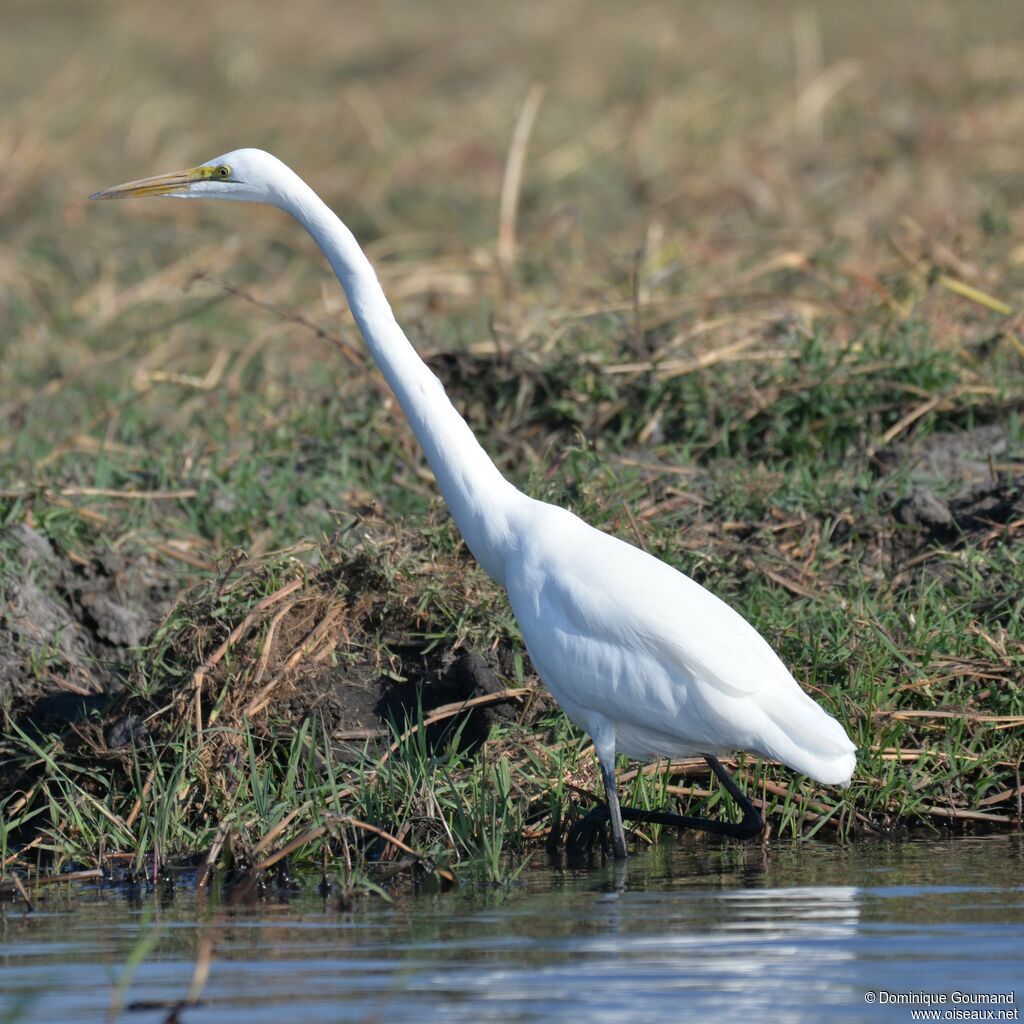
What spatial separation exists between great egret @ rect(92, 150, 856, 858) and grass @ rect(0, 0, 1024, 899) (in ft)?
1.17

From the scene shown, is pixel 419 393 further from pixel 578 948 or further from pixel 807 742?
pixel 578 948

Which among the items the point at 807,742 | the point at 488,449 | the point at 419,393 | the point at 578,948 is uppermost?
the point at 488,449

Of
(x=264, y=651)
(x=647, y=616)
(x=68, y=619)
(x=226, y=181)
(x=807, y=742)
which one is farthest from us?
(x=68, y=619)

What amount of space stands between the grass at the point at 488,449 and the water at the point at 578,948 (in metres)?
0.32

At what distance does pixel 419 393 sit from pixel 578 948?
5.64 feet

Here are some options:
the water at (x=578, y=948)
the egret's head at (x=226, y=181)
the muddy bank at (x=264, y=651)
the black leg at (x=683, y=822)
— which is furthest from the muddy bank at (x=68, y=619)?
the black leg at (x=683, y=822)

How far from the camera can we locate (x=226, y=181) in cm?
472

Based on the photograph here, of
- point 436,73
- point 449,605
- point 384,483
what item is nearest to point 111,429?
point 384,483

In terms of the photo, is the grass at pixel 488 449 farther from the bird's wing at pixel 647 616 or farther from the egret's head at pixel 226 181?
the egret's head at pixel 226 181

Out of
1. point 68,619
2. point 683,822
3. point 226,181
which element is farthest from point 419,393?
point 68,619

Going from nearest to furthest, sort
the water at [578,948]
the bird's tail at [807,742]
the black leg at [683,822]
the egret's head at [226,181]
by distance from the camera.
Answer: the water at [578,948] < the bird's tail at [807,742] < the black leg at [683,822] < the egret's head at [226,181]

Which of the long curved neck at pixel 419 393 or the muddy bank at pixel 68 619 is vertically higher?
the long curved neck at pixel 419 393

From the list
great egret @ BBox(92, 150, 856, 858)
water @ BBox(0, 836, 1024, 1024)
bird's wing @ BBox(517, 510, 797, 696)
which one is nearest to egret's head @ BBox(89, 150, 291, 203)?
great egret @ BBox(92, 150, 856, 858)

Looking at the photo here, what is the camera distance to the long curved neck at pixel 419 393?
+++++
• **Work to be completed**
Write out every one of the entries above word for word, omitting the pictures.

• **Solved exercise**
What spatial separation exists between great egret @ rect(92, 150, 856, 858) and grass @ rect(0, 0, 1024, 899) (in ft)?
1.17

From the scene shown, is pixel 419 393 further from pixel 578 948 or further from pixel 807 742?
pixel 578 948

Which among the items the point at 807,742 | the point at 488,449 | the point at 419,393 | the point at 578,948 is uppermost?
the point at 488,449

Of
(x=264, y=651)
(x=647, y=616)
(x=68, y=619)
(x=226, y=181)
(x=807, y=742)
which one is farthest from us?
(x=68, y=619)

What amount of space stands between the grass at the point at 488,449 and the water at the point at 578,948 (in metres)?
0.32

At what distance does pixel 419 393 sit from pixel 578 948?
5.64 feet

Here are some options:
the water at (x=578, y=948)
the egret's head at (x=226, y=181)
the muddy bank at (x=264, y=651)
the black leg at (x=683, y=822)
— which is furthest from the muddy bank at (x=68, y=619)?
the black leg at (x=683, y=822)

How far from the camera can we locate (x=226, y=181) in cm?
472

Based on the photograph here, of
- point 436,73
- point 449,605
- point 384,483
what item is nearest to point 111,429?
point 384,483

In terms of the photo, is the grass at pixel 488 449 farther from the bird's wing at pixel 647 616 or farther from the egret's head at pixel 226 181?
the egret's head at pixel 226 181

Out of
1. point 68,619
2. point 683,822
3. point 226,181
which element is farthest from point 419,393?
point 68,619

Going from nearest to furthest, sort
the water at [578,948]
the bird's tail at [807,742]
the black leg at [683,822]
the egret's head at [226,181]
by distance from the camera.
Answer: the water at [578,948] < the bird's tail at [807,742] < the black leg at [683,822] < the egret's head at [226,181]

Which of the long curved neck at pixel 419 393 or the muddy bank at pixel 68 619 is vertically higher?
the long curved neck at pixel 419 393

From the list
great egret @ BBox(92, 150, 856, 858)
water @ BBox(0, 836, 1024, 1024)
bird's wing @ BBox(517, 510, 797, 696)
which one is nearest to egret's head @ BBox(89, 150, 291, 203)?
great egret @ BBox(92, 150, 856, 858)

Looking at the photo here, what is the camera distance to the long curved neck at pixel 419 393?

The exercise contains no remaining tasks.